Alectinib Approved as First-Line Therapy for ALK-Positive Metastatic NSCLC

November 9, 2017

The FDA approved alectinib as first-line therapy for ALK-positive non-small cell lung cancer based on results of the ALEX study, which showed significant improved PFS compared with crizotinib.

Clinicians now have a new first-line therapy that may significantly improve care for patients with anaplastic lymphoma kinase (ALK)-positive metastatic non-small cell lung cancer (NSCLC). On November 6, 2017, the U.S. Food and Drug Administration (FDA) approved the supplemental New Drug Application for alectinib for this patient population as detected by an FDA-approved test.

The approval is based on results from the phase III ALEX study, which showed alectinib significantly improved progression-free survival (PFS) compared with crizotinib as assessed by independent review committee. In this study, the median PFS was 25.7 months for patients who received alectinib compared with 10.4 months for patients who received crizotinib.

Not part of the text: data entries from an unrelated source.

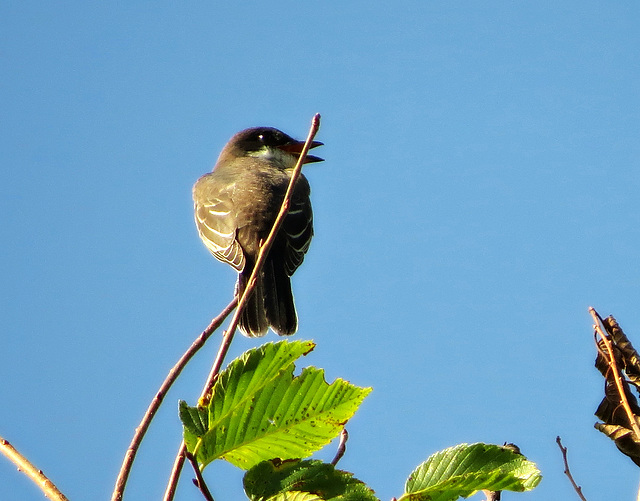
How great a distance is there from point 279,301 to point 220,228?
0.90m

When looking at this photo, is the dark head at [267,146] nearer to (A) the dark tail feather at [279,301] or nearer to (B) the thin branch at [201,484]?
(A) the dark tail feather at [279,301]

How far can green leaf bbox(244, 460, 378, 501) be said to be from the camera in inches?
66.9

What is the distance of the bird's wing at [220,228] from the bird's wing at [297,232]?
1.13ft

The study also showed that alectinib had a significant 84% risk reduction of metastasis to the brain or central nervous system (CNS) compared with crizotinib (hazard ratio, 0.16; 95% CI, 0.10-0.28; P < .0001). This was based on a time to CNS progression analysis in which there was a lower risk of progression in the CNS as the first site of disease progression for patients who received alectinib (12%) compared with crizotinib (45%).

Clinical trial investigator D. Ross Camidge, MD, PhD, from the University of Colorado Cancer Center, said this trial shows how the brain has become an indisputable battleground for defining the best drug in this patient population. “These data will significantly influence how we do clinical research, ensuring, as in the ALEX trial, that CNS endpoints are given much more prominence in the future in malignancies with a very high rate of CNS metastases like lung cancer,” Dr. Camidge told OncoTherapy Network.

Lung cancer expert Sally York, MD, PhD, assistant professor of medicine at Vanderbilt-Ingram Cancer Center in Nashville, Tennessee, said this approval is a significant advance. However, she noted that much more work is needed to improve outcomes for patients with ALK-positive metastatic NSCLC.

"Approval of alectinib as first-line therapy is an important step in our ongoing effort to improve outcomes for our lung cancer patients. Alectinib was found to be superior to crizotinib, and importantly, demonstrated the ability to delay or prevent brain metastases, which can be a devastating complication of lung cancer. We need ongoing trials to help us determine the best sequence of therapies, but this is significant progress in the right direction," Dr. York told OncoTherapy Network.

Alectinib received Breakthrough Therapy Designation from the FDA in September 2016 for the treatment of adults with advanced ALK-positive NSCLC who have not received prior treatment with an ALK inhibitor. The FDA also converted alectinib’s initial accelerated approval in December 2015 for treating ALK-positive, metastatic NSCLC who have progressed on or are intolerant to crizotinib (second-line) to a full approval.

The ALEX study is an open-label, randomized, active-controlled, multicenter, phase III study. This trial is evaluating the efficacy and safety of alectinib versus crizotinib in patients with ALK-positive NSCLC who had not received prior systemic therapy for metastatic disease and whose tumors were characterized as ALK-positive by the VENTANA ALK (D5F3) CDx Assay, an immunohistochemistry test.

The multicenter study was conducted in 303 patients (152 received alectinib; 151 received crizotinib) across 161 sites in 31 countries. Overall survival data are currently considered immature with only about a quarter of events being reported.

In this trial, grade ≥ 3 adverse reactions were reported for 41% of patients treated with alectinib. The most common were increased creatinine, hyperbilirubinemia, hyponatremia, aspartate transaminase, alanine transaminase and anemia.